Selected extract:
+--

Slide 20 shows that affordability is still well above historical levels (higher being less affordable)
Slide 21 shows that rent-income ratios are still well above historical levels
Slide 22 indicates a slight decrease is necessary to reach the 1980-present trendline
Slide 35 shows an increase in foreclosures (which will not hit the market for months)
The final slide is a cartoon lampooning the current state of US homeownership.
I see no analysis presented by the professor himself - he seems to have just run the numbers and then quoted a research firm without adding his own conclusions. You are left free to draw your own conclusions, but I see no reason to weight the views of IHS Global Insight over the bare facts presented in the other slides. In fact, there is no analysis whatsoever provided in the report - the only analysis is done by IHS Global Insight and presented verbatim as a fact.

+--

Available data:

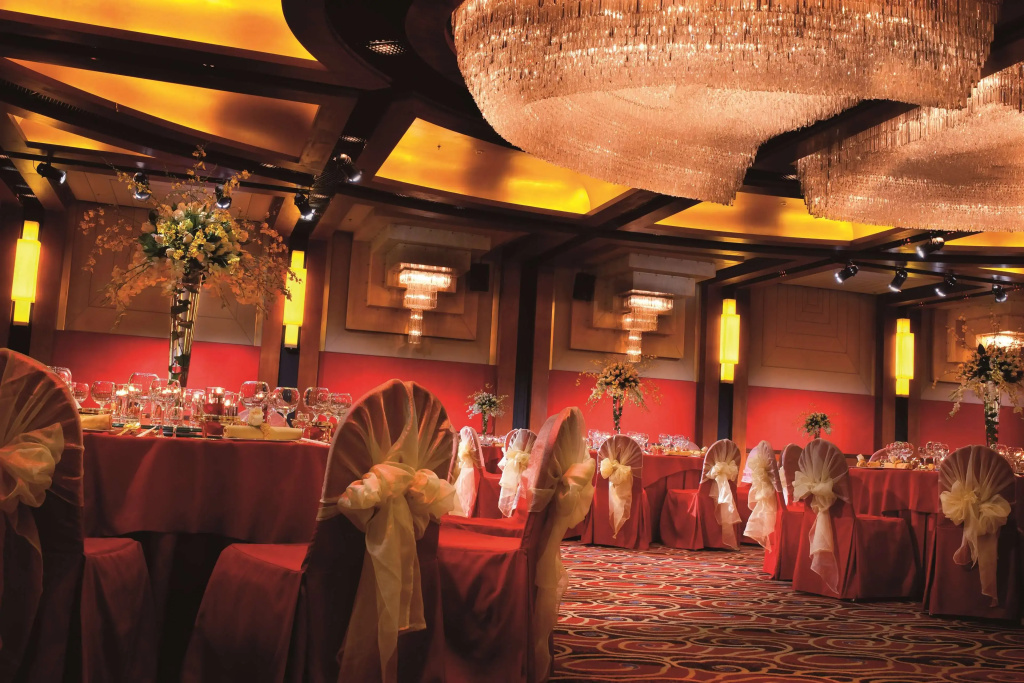 Отель Sunworld Dynasty Hotel Beijing Wangfujing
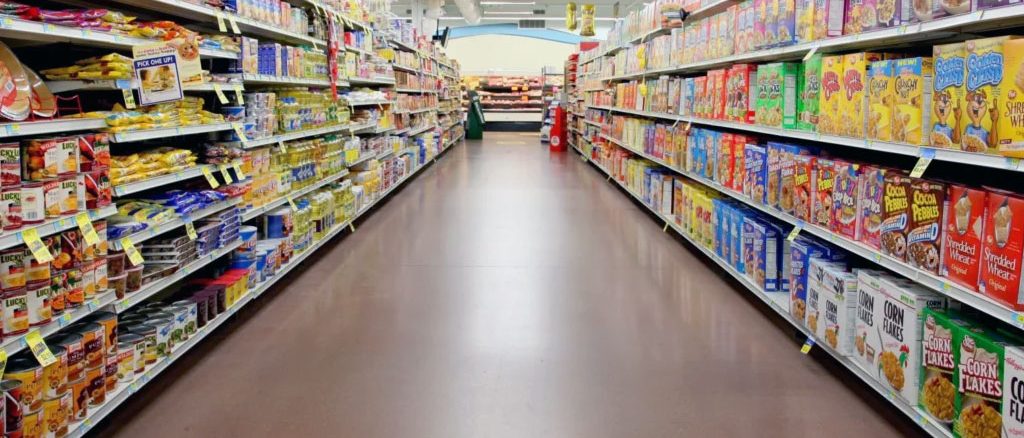 In-Aisle Store Displays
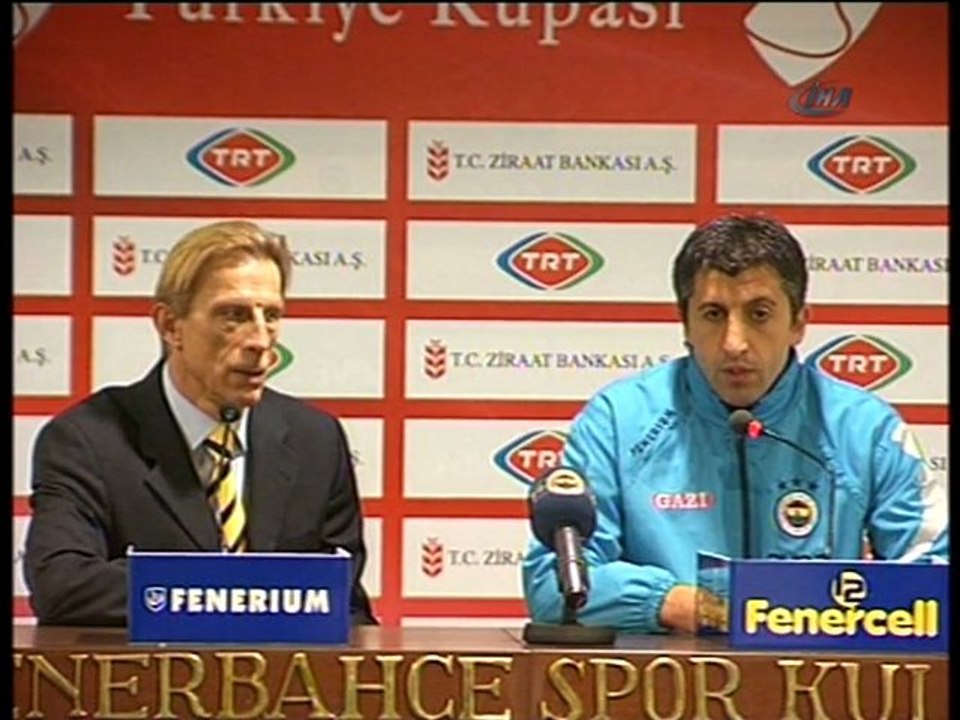 Fenerbahçe:3 Altay:0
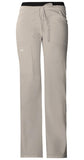Low Rise Drawstring Cargo Pant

+--

Work to complete:
**A.** Answer these from the housing slide commentary, one answer per line:
(i) What does Slide 21 show?
(ii) What does Slide 35 show an increase in?
(iii) Which research firm does the professor quote?
**B.** Quote the part of the housing slide commentary that opens with the words containing "Slide 21 shows" and closes with "verbatim as a fact.".
**C.** Summarize the housing slide commentary in two sentences.

Response list:
**A.**
(i) Rent-income ratios are still well above historical levels.
(ii) Foreclosures.
(iii) IHS Global Insight.

**B.**
Slide 21 shows that rent-income ratios are still well above historical levels
Slide 22 indicates a slight decrease is necessary to reach the 1980-present trendline
Slide 35 shows an increase in foreclosures (which will not hit the market for months)
The final slide is a cartoon lampooning the current state of US homeownership.
I see no analysis presented by the professor himself - he seems to have just run the numbers and then quoted a research firm without adding his own conclusions. You are left free to draw your own conclusions, but I see no reason to weight the views of IHS Global Insight over the bare facts presented in the other slides. In fact, there is no analysis whatsoever provided in the report - the only analysis is done by IHS Global Insight and presented verbatim as a fact.

**C.** Slides 20 and 21 show that affordability and rent-income ratios remain well above historical levels, and Slide 35 shows an increase in foreclosures. The writer sees no analysis by the professor himself, only the views of IHS Global Insight presented verbatim as fact, and finds no reason to weight those views over the bare facts in the other slides.